Use TCP when there’s no HTTP endpoint to hit — databases, message queues, custom protocols.

Designing a good probe

Probe the dependency, not the framework. A /healthz that always returns 200 tells you nothing. A /healthz that pings the DB and returns 503 if it can’t is useful.
Be cheap. Probes run every 10s × N instances. Don’t hit a slow query.
Don’t probe upstream services. If your probe checks “can I reach the auth API?” then a brief auth blip kills your whole service. Keep probe scope local.
Set initialDelaySeconds generously for slow-starting services — JVM, Rails, anything with warm-up.
failureThreshold * intervalSeconds is your tolerance window. Default is 30s before kill — usually right.

Inspecting probe state

rune health api --checks
rune health instance api-instance-abc123 --checks

Output includes the most recent probe result, last failure message, and consecutive counts.

When probes lie

The two failure modes:

False negatives — your service is fine but probes fail. Cause: tight timeout, expensive endpoint, network blip. The reconciler kills working instances. Fix: relax timeouts, simplify the endpoint.
False positives — your service is broken but probes pass. Cause: probe doesn’t actually exercise the failing path.
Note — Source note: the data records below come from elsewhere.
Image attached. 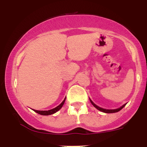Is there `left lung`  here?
<instances>
[{
    "mask_svg": "<svg viewBox=\"0 0 147 147\" xmlns=\"http://www.w3.org/2000/svg\"><path fill=\"white\" fill-rule=\"evenodd\" d=\"M90 102H91V104H92V105H93L94 106H95V107L96 108V109H98L99 111H102V112L106 113H116V112H118V111H119L120 110H122V109H123V108H124V106H126V104H124V105H123L122 106H121L120 108H119V109H113V110H109V109H102V108L99 107L98 106L95 105V104H94V103L92 102V101H91V100H90Z\"/></svg>",
    "mask_w": 147,
    "mask_h": 147,
    "instance_id": "1",
    "label": "left lung"
}]
</instances>
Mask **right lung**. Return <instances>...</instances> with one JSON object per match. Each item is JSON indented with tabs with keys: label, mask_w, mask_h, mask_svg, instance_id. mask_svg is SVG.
<instances>
[{
	"label": "right lung",
	"mask_w": 147,
	"mask_h": 147,
	"mask_svg": "<svg viewBox=\"0 0 147 147\" xmlns=\"http://www.w3.org/2000/svg\"><path fill=\"white\" fill-rule=\"evenodd\" d=\"M65 98L64 99V100L61 103V104H59L58 106H57L56 108H55V109H51V110H49V111H37V110H34V112L37 113L41 115H52V114H54L55 113L57 112L59 110H60L61 109V107L63 106L64 102H65Z\"/></svg>",
	"instance_id": "1"
}]
</instances>
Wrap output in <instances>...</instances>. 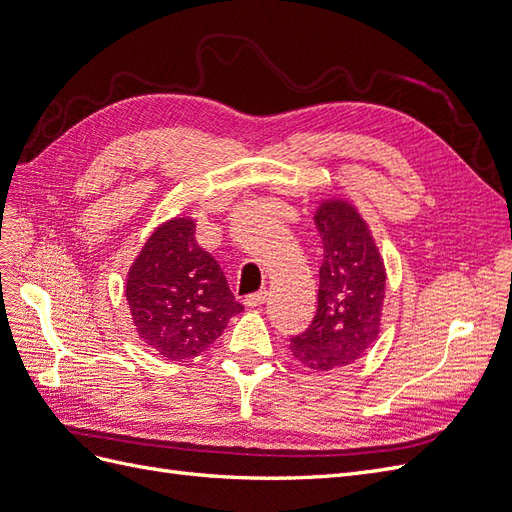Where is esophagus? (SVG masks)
<instances>
[{"instance_id": "1", "label": "esophagus", "mask_w": 512, "mask_h": 512, "mask_svg": "<svg viewBox=\"0 0 512 512\" xmlns=\"http://www.w3.org/2000/svg\"><path fill=\"white\" fill-rule=\"evenodd\" d=\"M267 290H260V292H254V294H247V297L243 299V303L247 305V307H260L262 303L267 301Z\"/></svg>"}]
</instances>
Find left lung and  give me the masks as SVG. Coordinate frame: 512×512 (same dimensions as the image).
<instances>
[{
	"label": "left lung",
	"instance_id": "1",
	"mask_svg": "<svg viewBox=\"0 0 512 512\" xmlns=\"http://www.w3.org/2000/svg\"><path fill=\"white\" fill-rule=\"evenodd\" d=\"M322 239L318 309L290 339L294 359L316 371L344 367L380 333L386 273L374 237L346 200H324L314 215Z\"/></svg>",
	"mask_w": 512,
	"mask_h": 512
}]
</instances>
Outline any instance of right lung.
I'll return each mask as SVG.
<instances>
[{"label": "right lung", "mask_w": 512, "mask_h": 512, "mask_svg": "<svg viewBox=\"0 0 512 512\" xmlns=\"http://www.w3.org/2000/svg\"><path fill=\"white\" fill-rule=\"evenodd\" d=\"M126 299L138 337L170 361L205 352L243 312L218 260L196 243L192 218L153 230L128 271Z\"/></svg>", "instance_id": "add662e5"}]
</instances>
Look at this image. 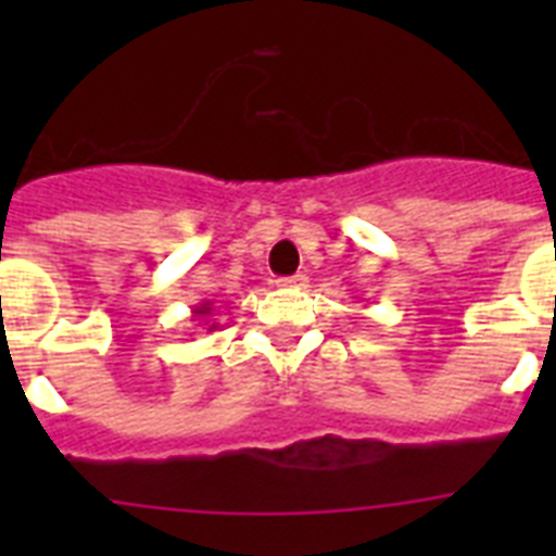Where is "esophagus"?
I'll return each instance as SVG.
<instances>
[{"mask_svg": "<svg viewBox=\"0 0 556 556\" xmlns=\"http://www.w3.org/2000/svg\"><path fill=\"white\" fill-rule=\"evenodd\" d=\"M308 283V275L298 273V275H289V278H278V287H306Z\"/></svg>", "mask_w": 556, "mask_h": 556, "instance_id": "obj_1", "label": "esophagus"}]
</instances>
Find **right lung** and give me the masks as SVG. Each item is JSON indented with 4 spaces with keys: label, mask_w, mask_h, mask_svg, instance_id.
Wrapping results in <instances>:
<instances>
[{
    "label": "right lung",
    "mask_w": 556,
    "mask_h": 556,
    "mask_svg": "<svg viewBox=\"0 0 556 556\" xmlns=\"http://www.w3.org/2000/svg\"><path fill=\"white\" fill-rule=\"evenodd\" d=\"M211 314H214V301H205V303H200L194 312H191V317H194L198 323H203V326H208V331H214V328H217V323H211L214 320Z\"/></svg>",
    "instance_id": "add662e5"
}]
</instances>
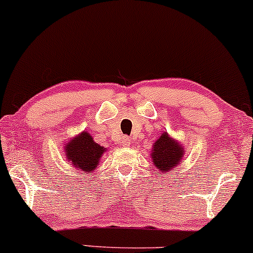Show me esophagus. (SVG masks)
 <instances>
[{"label":"esophagus","instance_id":"esophagus-1","mask_svg":"<svg viewBox=\"0 0 253 253\" xmlns=\"http://www.w3.org/2000/svg\"><path fill=\"white\" fill-rule=\"evenodd\" d=\"M130 141H131V140H130L129 137H126H126L122 138V144H123L124 147H129L130 146Z\"/></svg>","mask_w":253,"mask_h":253}]
</instances>
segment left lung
<instances>
[{"instance_id": "1", "label": "left lung", "mask_w": 253, "mask_h": 253, "mask_svg": "<svg viewBox=\"0 0 253 253\" xmlns=\"http://www.w3.org/2000/svg\"><path fill=\"white\" fill-rule=\"evenodd\" d=\"M184 154L185 148L181 146L179 141L173 138L167 132H163L155 143H153L150 158L153 160L152 163L157 167L158 174H166L181 164Z\"/></svg>"}]
</instances>
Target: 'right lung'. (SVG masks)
Wrapping results in <instances>:
<instances>
[{"label":"right lung","mask_w":253,"mask_h":253,"mask_svg":"<svg viewBox=\"0 0 253 253\" xmlns=\"http://www.w3.org/2000/svg\"><path fill=\"white\" fill-rule=\"evenodd\" d=\"M63 150L68 163L81 174H92L106 148L94 142L92 135L84 130L70 138L69 142H65Z\"/></svg>","instance_id":"right-lung-1"}]
</instances>
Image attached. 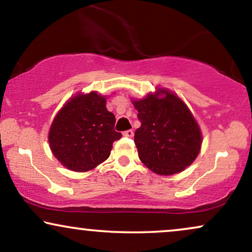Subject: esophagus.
<instances>
[{
    "label": "esophagus",
    "instance_id": "1",
    "mask_svg": "<svg viewBox=\"0 0 252 252\" xmlns=\"http://www.w3.org/2000/svg\"><path fill=\"white\" fill-rule=\"evenodd\" d=\"M123 134H124V136H127V138H133V135H134V133H133L132 129H128V131L124 132Z\"/></svg>",
    "mask_w": 252,
    "mask_h": 252
}]
</instances>
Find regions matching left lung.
<instances>
[{
  "instance_id": "8db88e82",
  "label": "left lung",
  "mask_w": 252,
  "mask_h": 252,
  "mask_svg": "<svg viewBox=\"0 0 252 252\" xmlns=\"http://www.w3.org/2000/svg\"><path fill=\"white\" fill-rule=\"evenodd\" d=\"M141 126L134 142L141 162L159 175H173L194 162L202 133L186 102L169 90L158 88L142 99L132 98Z\"/></svg>"
}]
</instances>
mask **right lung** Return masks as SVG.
<instances>
[{
	"label": "right lung",
	"instance_id": "1",
	"mask_svg": "<svg viewBox=\"0 0 252 252\" xmlns=\"http://www.w3.org/2000/svg\"><path fill=\"white\" fill-rule=\"evenodd\" d=\"M106 95L78 92L56 114L49 146L60 162L73 172H89L110 157L121 138L114 131L116 117L106 108Z\"/></svg>",
	"mask_w": 252,
	"mask_h": 252
}]
</instances>
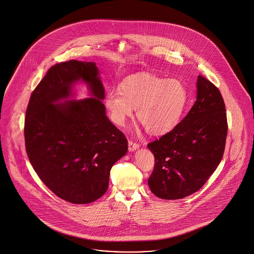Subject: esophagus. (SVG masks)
<instances>
[{
    "label": "esophagus",
    "instance_id": "esophagus-1",
    "mask_svg": "<svg viewBox=\"0 0 254 254\" xmlns=\"http://www.w3.org/2000/svg\"><path fill=\"white\" fill-rule=\"evenodd\" d=\"M140 147V145L136 143H133L132 141H128V150L129 151H134L137 150Z\"/></svg>",
    "mask_w": 254,
    "mask_h": 254
}]
</instances>
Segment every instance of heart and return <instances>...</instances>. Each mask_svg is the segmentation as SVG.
Listing matches in <instances>:
<instances>
[{
	"label": "heart",
	"mask_w": 254,
	"mask_h": 254,
	"mask_svg": "<svg viewBox=\"0 0 254 254\" xmlns=\"http://www.w3.org/2000/svg\"><path fill=\"white\" fill-rule=\"evenodd\" d=\"M188 100V89L180 80L140 74L126 79L120 91H109L105 105L115 125L123 127L136 109L137 119L146 131L160 136L178 126Z\"/></svg>",
	"instance_id": "obj_1"
}]
</instances>
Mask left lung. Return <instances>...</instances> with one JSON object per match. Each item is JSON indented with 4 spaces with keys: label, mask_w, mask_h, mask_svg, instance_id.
Here are the masks:
<instances>
[{
    "label": "left lung",
    "mask_w": 254,
    "mask_h": 254,
    "mask_svg": "<svg viewBox=\"0 0 254 254\" xmlns=\"http://www.w3.org/2000/svg\"><path fill=\"white\" fill-rule=\"evenodd\" d=\"M196 101L170 132L149 143L155 167L148 179L151 192L177 200L199 190L217 169L226 145L228 123L219 89L199 75Z\"/></svg>",
    "instance_id": "left-lung-1"
}]
</instances>
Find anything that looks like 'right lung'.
I'll return each mask as SVG.
<instances>
[{"label": "right lung", "mask_w": 254, "mask_h": 254, "mask_svg": "<svg viewBox=\"0 0 254 254\" xmlns=\"http://www.w3.org/2000/svg\"><path fill=\"white\" fill-rule=\"evenodd\" d=\"M81 82L91 97L76 100L73 88ZM104 99L96 64L71 60L50 67L28 103V159L49 190L69 203L85 205L102 197L112 166L127 152V141L109 121Z\"/></svg>", "instance_id": "obj_1"}]
</instances>
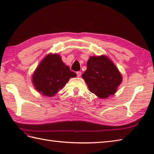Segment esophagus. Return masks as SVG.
<instances>
[{
    "mask_svg": "<svg viewBox=\"0 0 154 154\" xmlns=\"http://www.w3.org/2000/svg\"><path fill=\"white\" fill-rule=\"evenodd\" d=\"M76 73H77V76L78 77H81V71H77Z\"/></svg>",
    "mask_w": 154,
    "mask_h": 154,
    "instance_id": "esophagus-1",
    "label": "esophagus"
}]
</instances>
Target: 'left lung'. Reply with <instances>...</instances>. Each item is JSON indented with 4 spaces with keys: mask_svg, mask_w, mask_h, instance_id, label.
<instances>
[{
    "mask_svg": "<svg viewBox=\"0 0 154 154\" xmlns=\"http://www.w3.org/2000/svg\"><path fill=\"white\" fill-rule=\"evenodd\" d=\"M87 69L82 75L91 93L105 99L116 93L122 82V75L107 57L91 56L87 63Z\"/></svg>",
    "mask_w": 154,
    "mask_h": 154,
    "instance_id": "left-lung-1",
    "label": "left lung"
}]
</instances>
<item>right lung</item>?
Returning <instances> with one entry per match:
<instances>
[{
    "label": "right lung",
    "instance_id": "1",
    "mask_svg": "<svg viewBox=\"0 0 154 154\" xmlns=\"http://www.w3.org/2000/svg\"><path fill=\"white\" fill-rule=\"evenodd\" d=\"M76 73L70 70L57 54H49L38 65L32 77L37 91L43 95H55Z\"/></svg>",
    "mask_w": 154,
    "mask_h": 154
}]
</instances>
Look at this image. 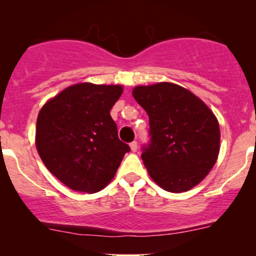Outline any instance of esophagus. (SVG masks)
Masks as SVG:
<instances>
[{
	"mask_svg": "<svg viewBox=\"0 0 256 256\" xmlns=\"http://www.w3.org/2000/svg\"><path fill=\"white\" fill-rule=\"evenodd\" d=\"M130 148H131V150L134 152H137L138 146H137V142H136V140H134V142L130 143Z\"/></svg>",
	"mask_w": 256,
	"mask_h": 256,
	"instance_id": "esophagus-1",
	"label": "esophagus"
}]
</instances>
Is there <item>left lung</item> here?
Returning <instances> with one entry per match:
<instances>
[{
    "label": "left lung",
    "instance_id": "1",
    "mask_svg": "<svg viewBox=\"0 0 256 256\" xmlns=\"http://www.w3.org/2000/svg\"><path fill=\"white\" fill-rule=\"evenodd\" d=\"M149 116L152 142L142 160L152 180L170 192L201 183L218 160L220 128L207 104L180 85L161 82L132 90Z\"/></svg>",
    "mask_w": 256,
    "mask_h": 256
}]
</instances>
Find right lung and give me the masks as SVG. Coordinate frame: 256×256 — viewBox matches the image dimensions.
I'll return each instance as SVG.
<instances>
[{"label":"right lung","mask_w":256,"mask_h":256,"mask_svg":"<svg viewBox=\"0 0 256 256\" xmlns=\"http://www.w3.org/2000/svg\"><path fill=\"white\" fill-rule=\"evenodd\" d=\"M122 85L78 83L44 104L38 113L36 148L61 183L82 192L110 184L130 146L122 142L110 110Z\"/></svg>","instance_id":"add662e5"}]
</instances>
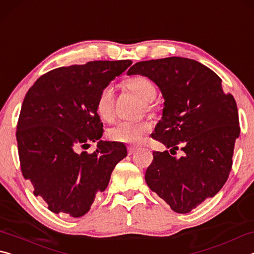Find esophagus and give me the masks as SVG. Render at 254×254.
<instances>
[{"label":"esophagus","mask_w":254,"mask_h":254,"mask_svg":"<svg viewBox=\"0 0 254 254\" xmlns=\"http://www.w3.org/2000/svg\"><path fill=\"white\" fill-rule=\"evenodd\" d=\"M135 151H136V148L135 147H132V145H131V147L127 148V153L128 154H133Z\"/></svg>","instance_id":"1"}]
</instances>
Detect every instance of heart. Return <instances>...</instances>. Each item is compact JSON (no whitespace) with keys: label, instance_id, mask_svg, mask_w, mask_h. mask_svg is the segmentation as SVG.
Returning <instances> with one entry per match:
<instances>
[{"label":"heart","instance_id":"b5f03b06","mask_svg":"<svg viewBox=\"0 0 254 254\" xmlns=\"http://www.w3.org/2000/svg\"><path fill=\"white\" fill-rule=\"evenodd\" d=\"M128 91L141 98L144 103L152 102L157 96V88L151 80L144 76H135L126 81ZM95 109L102 120L111 121L114 117V91L112 86L101 89L96 98ZM151 131V124L148 121L119 122L107 131V135L115 142L126 144L139 143L144 135Z\"/></svg>","mask_w":254,"mask_h":254}]
</instances>
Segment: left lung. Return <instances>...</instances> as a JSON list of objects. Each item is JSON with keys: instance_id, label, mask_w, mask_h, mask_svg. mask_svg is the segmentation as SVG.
Returning a JSON list of instances; mask_svg holds the SVG:
<instances>
[{"instance_id": "8db88e82", "label": "left lung", "mask_w": 254, "mask_h": 254, "mask_svg": "<svg viewBox=\"0 0 254 254\" xmlns=\"http://www.w3.org/2000/svg\"><path fill=\"white\" fill-rule=\"evenodd\" d=\"M136 74L154 81L165 98L152 137L170 152L184 151L180 158L154 151L145 182L176 213H189L216 195L229 178L240 135L236 102L223 91L220 77L192 59L145 60L127 70Z\"/></svg>"}]
</instances>
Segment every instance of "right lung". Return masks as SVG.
<instances>
[{
  "mask_svg": "<svg viewBox=\"0 0 254 254\" xmlns=\"http://www.w3.org/2000/svg\"><path fill=\"white\" fill-rule=\"evenodd\" d=\"M131 64L96 60L56 68L40 76L25 95L16 126L20 167L33 194L51 212L83 216L127 157L123 143L101 140L103 123L95 104L101 89ZM95 140V152L79 151Z\"/></svg>",
  "mask_w": 254,
  "mask_h": 254,
  "instance_id": "add662e5",
  "label": "right lung"
}]
</instances>
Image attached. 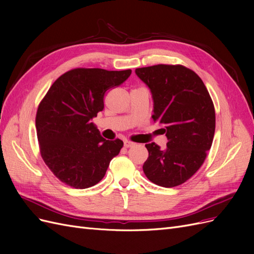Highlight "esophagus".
Wrapping results in <instances>:
<instances>
[{"label":"esophagus","instance_id":"obj_1","mask_svg":"<svg viewBox=\"0 0 254 254\" xmlns=\"http://www.w3.org/2000/svg\"><path fill=\"white\" fill-rule=\"evenodd\" d=\"M134 145V143H132V142H130V141H125L124 142V146L126 148H129V147H131V146H133Z\"/></svg>","mask_w":254,"mask_h":254}]
</instances>
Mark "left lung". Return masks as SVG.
Returning <instances> with one entry per match:
<instances>
[{
  "mask_svg": "<svg viewBox=\"0 0 254 254\" xmlns=\"http://www.w3.org/2000/svg\"><path fill=\"white\" fill-rule=\"evenodd\" d=\"M150 89L153 122L167 137L162 150L146 144L148 158L143 165L146 177L157 186L174 188L184 183L203 164L215 132V109L201 78L190 68L157 64L135 68Z\"/></svg>",
  "mask_w": 254,
  "mask_h": 254,
  "instance_id": "8db88e82",
  "label": "left lung"
}]
</instances>
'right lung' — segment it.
I'll return each mask as SVG.
<instances>
[{"label": "right lung", "instance_id": "add662e5", "mask_svg": "<svg viewBox=\"0 0 254 254\" xmlns=\"http://www.w3.org/2000/svg\"><path fill=\"white\" fill-rule=\"evenodd\" d=\"M130 74L131 70L73 68L56 79L39 104L36 129L41 157L66 186H95L120 153L123 141L104 139L92 119L103 111L106 92Z\"/></svg>", "mask_w": 254, "mask_h": 254}]
</instances>
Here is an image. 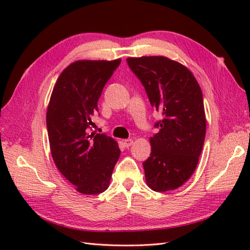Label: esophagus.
<instances>
[{
  "instance_id": "34e87169",
  "label": "esophagus",
  "mask_w": 250,
  "mask_h": 250,
  "mask_svg": "<svg viewBox=\"0 0 250 250\" xmlns=\"http://www.w3.org/2000/svg\"><path fill=\"white\" fill-rule=\"evenodd\" d=\"M124 143H125V146L126 148H129L130 146L133 145V140H131V139L125 140V141H124Z\"/></svg>"
}]
</instances>
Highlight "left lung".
Here are the masks:
<instances>
[{
  "label": "left lung",
  "mask_w": 250,
  "mask_h": 250,
  "mask_svg": "<svg viewBox=\"0 0 250 250\" xmlns=\"http://www.w3.org/2000/svg\"><path fill=\"white\" fill-rule=\"evenodd\" d=\"M149 102L163 119L150 137L151 153L144 167L148 187L157 192L179 188L190 178L203 149L206 118L203 94L187 67L167 57L128 58Z\"/></svg>",
  "instance_id": "obj_1"
}]
</instances>
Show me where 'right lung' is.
<instances>
[{
  "label": "right lung",
  "mask_w": 250,
  "mask_h": 250,
  "mask_svg": "<svg viewBox=\"0 0 250 250\" xmlns=\"http://www.w3.org/2000/svg\"><path fill=\"white\" fill-rule=\"evenodd\" d=\"M120 62L72 63L58 78L47 108L52 159L63 176L83 194H99L108 188L120 156L114 139L89 132L103 88Z\"/></svg>",
  "instance_id": "add662e5"
}]
</instances>
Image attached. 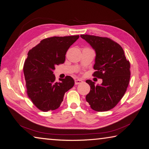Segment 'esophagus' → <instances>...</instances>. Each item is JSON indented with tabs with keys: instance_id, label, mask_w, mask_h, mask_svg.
<instances>
[{
	"instance_id": "1",
	"label": "esophagus",
	"mask_w": 149,
	"mask_h": 149,
	"mask_svg": "<svg viewBox=\"0 0 149 149\" xmlns=\"http://www.w3.org/2000/svg\"><path fill=\"white\" fill-rule=\"evenodd\" d=\"M82 82H83V81L80 80V79H76V80H74V84H75V85L80 84L82 83Z\"/></svg>"
}]
</instances>
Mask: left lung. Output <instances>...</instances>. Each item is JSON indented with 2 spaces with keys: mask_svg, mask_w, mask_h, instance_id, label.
<instances>
[{
  "mask_svg": "<svg viewBox=\"0 0 149 149\" xmlns=\"http://www.w3.org/2000/svg\"><path fill=\"white\" fill-rule=\"evenodd\" d=\"M80 37L95 49L93 77L102 79L100 85L87 80L90 92L86 101L96 111H105L116 106L124 96L130 80V63L120 45L111 39L87 34Z\"/></svg>",
  "mask_w": 149,
  "mask_h": 149,
  "instance_id": "obj_1",
  "label": "left lung"
}]
</instances>
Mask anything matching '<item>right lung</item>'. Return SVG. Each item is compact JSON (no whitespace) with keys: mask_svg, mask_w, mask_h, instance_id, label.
I'll return each mask as SVG.
<instances>
[{"mask_svg":"<svg viewBox=\"0 0 149 149\" xmlns=\"http://www.w3.org/2000/svg\"><path fill=\"white\" fill-rule=\"evenodd\" d=\"M79 37L46 38L29 51L24 65L25 87L28 97L39 110L57 109L65 92L74 86V81L70 76L55 81L53 70L56 65L64 63L66 52Z\"/></svg>","mask_w":149,"mask_h":149,"instance_id":"1","label":"right lung"}]
</instances>
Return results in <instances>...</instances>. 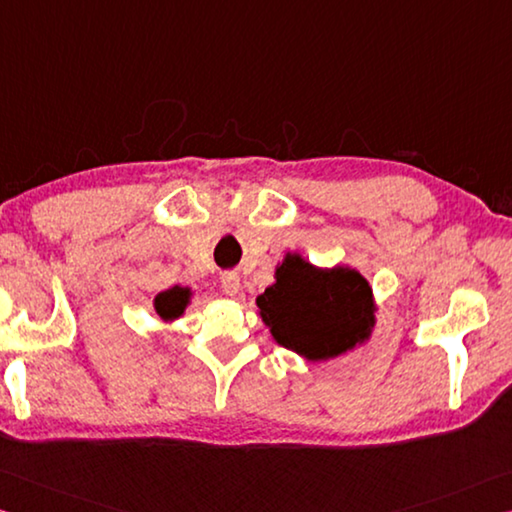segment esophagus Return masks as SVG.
Here are the masks:
<instances>
[{"label":"esophagus","mask_w":512,"mask_h":512,"mask_svg":"<svg viewBox=\"0 0 512 512\" xmlns=\"http://www.w3.org/2000/svg\"><path fill=\"white\" fill-rule=\"evenodd\" d=\"M220 285H222L224 294L233 297V294H238V290H240V276L236 272H224L220 279Z\"/></svg>","instance_id":"1"}]
</instances>
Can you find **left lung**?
I'll return each mask as SVG.
<instances>
[{
  "mask_svg": "<svg viewBox=\"0 0 512 512\" xmlns=\"http://www.w3.org/2000/svg\"><path fill=\"white\" fill-rule=\"evenodd\" d=\"M276 344L321 362L351 351L375 326L373 290L351 267H319L288 254L276 267V283L256 299Z\"/></svg>",
  "mask_w": 512,
  "mask_h": 512,
  "instance_id": "left-lung-1",
  "label": "left lung"
}]
</instances>
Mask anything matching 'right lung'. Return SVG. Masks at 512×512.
Instances as JSON below:
<instances>
[{
  "label": "right lung",
  "mask_w": 512,
  "mask_h": 512,
  "mask_svg": "<svg viewBox=\"0 0 512 512\" xmlns=\"http://www.w3.org/2000/svg\"><path fill=\"white\" fill-rule=\"evenodd\" d=\"M188 301H191V290L179 288V285H175V288L157 294L155 310L164 321H173V319L184 315Z\"/></svg>",
  "instance_id": "obj_1"
}]
</instances>
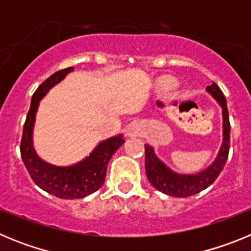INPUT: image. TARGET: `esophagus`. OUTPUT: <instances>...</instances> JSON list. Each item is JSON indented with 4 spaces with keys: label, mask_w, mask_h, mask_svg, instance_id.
Listing matches in <instances>:
<instances>
[{
    "label": "esophagus",
    "mask_w": 251,
    "mask_h": 251,
    "mask_svg": "<svg viewBox=\"0 0 251 251\" xmlns=\"http://www.w3.org/2000/svg\"><path fill=\"white\" fill-rule=\"evenodd\" d=\"M143 132H142L141 127H139L138 124H130L129 127L127 129V136L128 137H142Z\"/></svg>",
    "instance_id": "obj_1"
}]
</instances>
Fix: have /healthz touch the things that actually matter (DB connection, cache, queue).

Liveness vs. readiness

Today Rune has a single probe per service (liveness). Readiness — “ready to serve traffic but not yet probed-as-healthy” — is on the roadmap as part of multi-node ingress (RUNE-063).

For now, your liveness probe is your readiness probe. Treat it as both.